What you have to do — Rewrite everything from the line containing "Could you say" down to the end of the material, changing "black sneaker" to "dark sneaker" and leaving all else as it is.

— start Provided records —

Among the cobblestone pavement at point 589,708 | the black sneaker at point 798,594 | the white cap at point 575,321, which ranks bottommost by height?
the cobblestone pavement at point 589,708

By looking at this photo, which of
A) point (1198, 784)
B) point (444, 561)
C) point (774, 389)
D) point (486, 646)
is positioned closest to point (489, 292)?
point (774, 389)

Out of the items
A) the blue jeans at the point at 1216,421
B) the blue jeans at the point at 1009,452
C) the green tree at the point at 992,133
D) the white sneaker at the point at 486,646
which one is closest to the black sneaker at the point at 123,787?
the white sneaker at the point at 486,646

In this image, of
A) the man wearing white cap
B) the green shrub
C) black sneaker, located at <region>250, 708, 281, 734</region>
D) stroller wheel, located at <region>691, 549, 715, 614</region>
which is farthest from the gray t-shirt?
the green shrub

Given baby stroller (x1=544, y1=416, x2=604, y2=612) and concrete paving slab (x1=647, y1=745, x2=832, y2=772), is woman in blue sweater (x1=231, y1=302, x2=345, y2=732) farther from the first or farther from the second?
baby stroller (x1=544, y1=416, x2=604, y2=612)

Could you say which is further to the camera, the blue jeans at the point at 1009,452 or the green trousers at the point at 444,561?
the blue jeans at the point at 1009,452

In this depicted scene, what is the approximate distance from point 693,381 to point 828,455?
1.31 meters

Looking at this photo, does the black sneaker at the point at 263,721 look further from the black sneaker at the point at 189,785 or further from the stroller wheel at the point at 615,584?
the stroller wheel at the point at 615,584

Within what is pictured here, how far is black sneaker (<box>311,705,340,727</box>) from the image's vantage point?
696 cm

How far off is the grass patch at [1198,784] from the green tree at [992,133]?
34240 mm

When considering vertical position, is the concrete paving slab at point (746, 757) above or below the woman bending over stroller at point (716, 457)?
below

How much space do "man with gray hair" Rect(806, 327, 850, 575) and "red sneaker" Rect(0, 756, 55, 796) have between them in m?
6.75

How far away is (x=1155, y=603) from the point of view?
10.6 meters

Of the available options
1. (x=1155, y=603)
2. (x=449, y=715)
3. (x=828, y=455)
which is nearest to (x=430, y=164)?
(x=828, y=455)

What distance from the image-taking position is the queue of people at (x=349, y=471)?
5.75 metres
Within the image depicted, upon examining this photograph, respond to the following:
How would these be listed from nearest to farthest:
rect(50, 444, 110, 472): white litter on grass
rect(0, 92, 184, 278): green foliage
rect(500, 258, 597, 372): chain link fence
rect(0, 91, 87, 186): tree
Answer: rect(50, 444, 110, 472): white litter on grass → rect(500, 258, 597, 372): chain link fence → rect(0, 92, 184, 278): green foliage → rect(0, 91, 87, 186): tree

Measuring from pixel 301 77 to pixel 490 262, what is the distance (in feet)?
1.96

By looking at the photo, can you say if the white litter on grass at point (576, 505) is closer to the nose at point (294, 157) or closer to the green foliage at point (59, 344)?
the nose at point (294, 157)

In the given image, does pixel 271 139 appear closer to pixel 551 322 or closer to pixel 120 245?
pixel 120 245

— end Provided records —

Task answer —
Could you say which is further to the camera, the blue jeans at the point at 1009,452 or the green trousers at the point at 444,561?
the blue jeans at the point at 1009,452

In this depicted scene, what is the approximate distance from point 693,381 to point 828,455?
1.31 meters

Looking at this photo, does the dark sneaker at the point at 263,721 look further from the dark sneaker at the point at 189,785 or further from the stroller wheel at the point at 615,584?
the stroller wheel at the point at 615,584

Within what is pictured here, how far is dark sneaker (<box>311,705,340,727</box>) from the image's vantage point?
696 cm

How far off is the grass patch at [1198,784] from the green tree at [992,133]?
34240 mm

When considering vertical position, is the concrete paving slab at point (746, 757) above or below the woman bending over stroller at point (716, 457)?
below

How much space do "man with gray hair" Rect(806, 327, 850, 575) and "red sneaker" Rect(0, 756, 55, 796) have between them in m?
6.75

How far away is (x=1155, y=603) from the point of view?
10.6 meters

Of the available options
1. (x=1155, y=603)
2. (x=449, y=715)
3. (x=828, y=455)
which is nearest to (x=430, y=164)?
(x=828, y=455)

What distance from the image-taking position is the queue of people at (x=349, y=471)?
5.75 metres
Within the image depicted, upon examining this photograph, respond to the following:
How would these be listed from nearest to farthest:
rect(50, 444, 110, 472): white litter on grass
rect(0, 92, 184, 278): green foliage
rect(500, 258, 597, 372): chain link fence
rect(0, 91, 87, 186): tree
Answer: rect(50, 444, 110, 472): white litter on grass → rect(500, 258, 597, 372): chain link fence → rect(0, 92, 184, 278): green foliage → rect(0, 91, 87, 186): tree

Measuring from pixel 301 77 to pixel 490 262, what is the distance (in feet)?
1.96

By looking at the photo, can you say if the white litter on grass at point (576, 505) is closer to the nose at point (294, 157) or closer to the green foliage at point (59, 344)?
the nose at point (294, 157)

In the given image, does pixel 271 139 appear closer to pixel 551 322 or closer to pixel 120 245?
pixel 120 245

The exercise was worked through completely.